Sometimes I'll visualize dreamscapes that are purely imagined.

And all this goes through my head in under 10 seconds. Forcing myself to focus on bottom-up reasoning is what gives me a headache. It's like trying to use a boomerang as a spear.

So yeah, hyperfocussing on somebody else's sexual fantasy is like work. I don't do it for just anybody. Again, it's easier to shut all that thought-babble off if I just shut it ALL off and focus on the sensation.

*caps are for emphasis. Bold and italics aren't working for some reason.

Posts: 689
Turncoat

There isn't much anymore.

I did all that stuff when I was young. Mind games and drama don't appeal to me much now. I'm a feeler, remember? Too much mental shit leaves me tired and headachey, especially if there's no point.

I'll see it through if there's a point, but it's too much like work for me. Thinking is for school or work that I'm getting paid for. I like mindless stimulation to get off. The costumes and roleplaying are just window dressing for my partner's amusement.

Really. That stuff doesn't add much to the experience for me. It's like tapdancing for a hotdog. lol. Why would I if I can just reach into the fridge?

Posts: 689
Turncoat

Strange that you would see a desire to not waste my strength on frivolities like sex as a weakness.

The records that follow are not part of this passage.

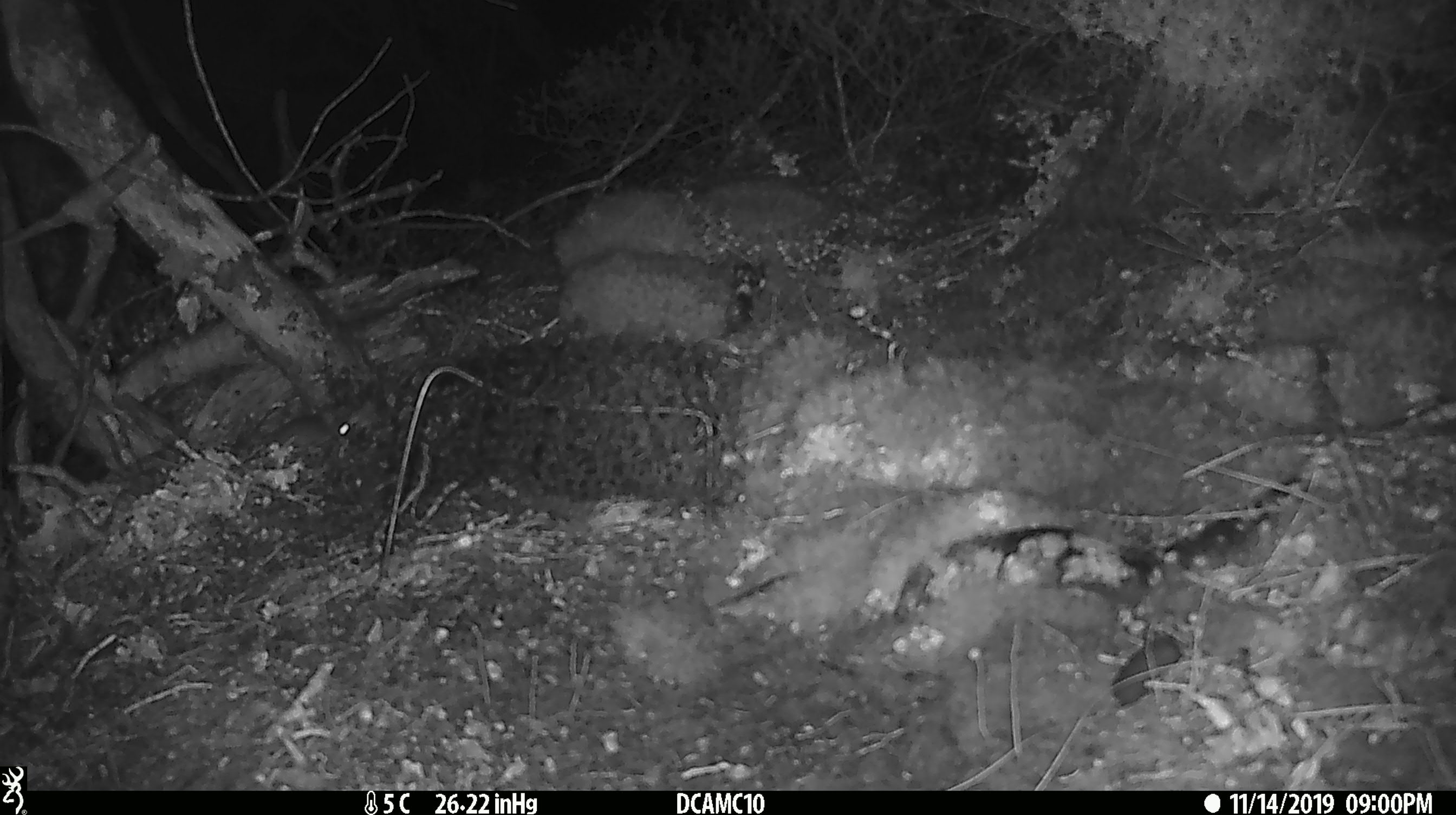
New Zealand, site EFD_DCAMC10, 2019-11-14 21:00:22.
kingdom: Animalia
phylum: Chordata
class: Mammalia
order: Rodentia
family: Muridae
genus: Mus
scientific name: Mus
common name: mouse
Mouse (Mus).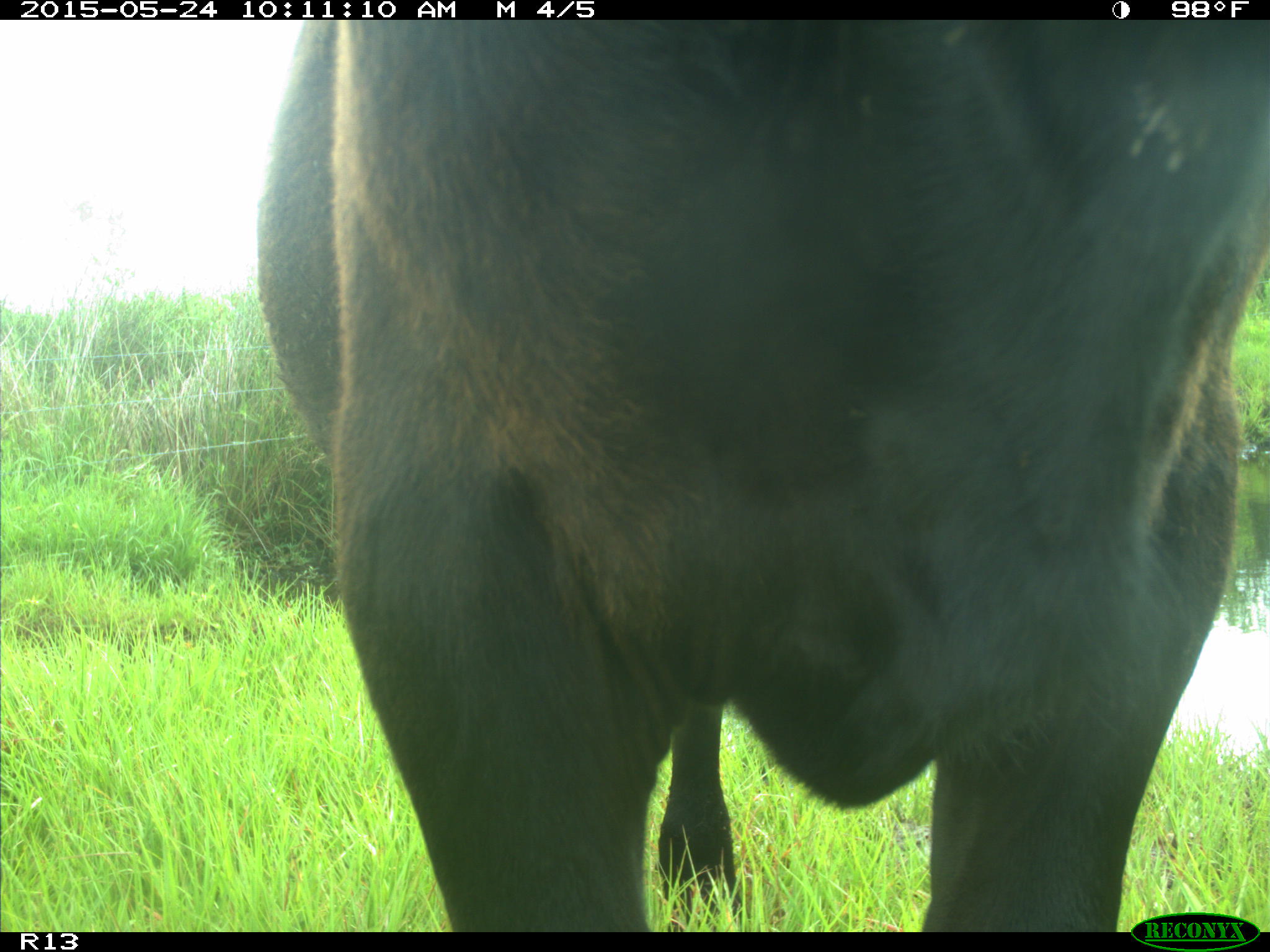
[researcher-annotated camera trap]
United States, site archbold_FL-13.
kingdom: Animalia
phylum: Chordata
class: Mammalia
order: Artiodactyla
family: Bovidae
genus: Bos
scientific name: Bos taurus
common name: domestic cow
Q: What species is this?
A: Bos taurus (domestic cow).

I thought you were more flexible than that.

 Money is worth working for. My kids are worth working for. Learning another language, a satisfying mission to build homes for flood victims, studying to build a career is worth working for.

Sex just isn't that important to me. Especially since mindblowing orgasms come easy to me.

You're wired how you're wired and you need all that stuff to get the sensory experience. It's good that you've turned it into a positive instead of a curse.

But we're not all you. I cum hard and long and hit multiple orgasms with minimal stimulation.

If anything, overthinking it lessens the experience. Like I said, it's like being asked to sing and dance for my meal. I only bother if my partner's special enough to deserve the entertainment. And it certainly doesn't make my food taste any better.

*I can make my partner hurt without forcing my anger out, tho.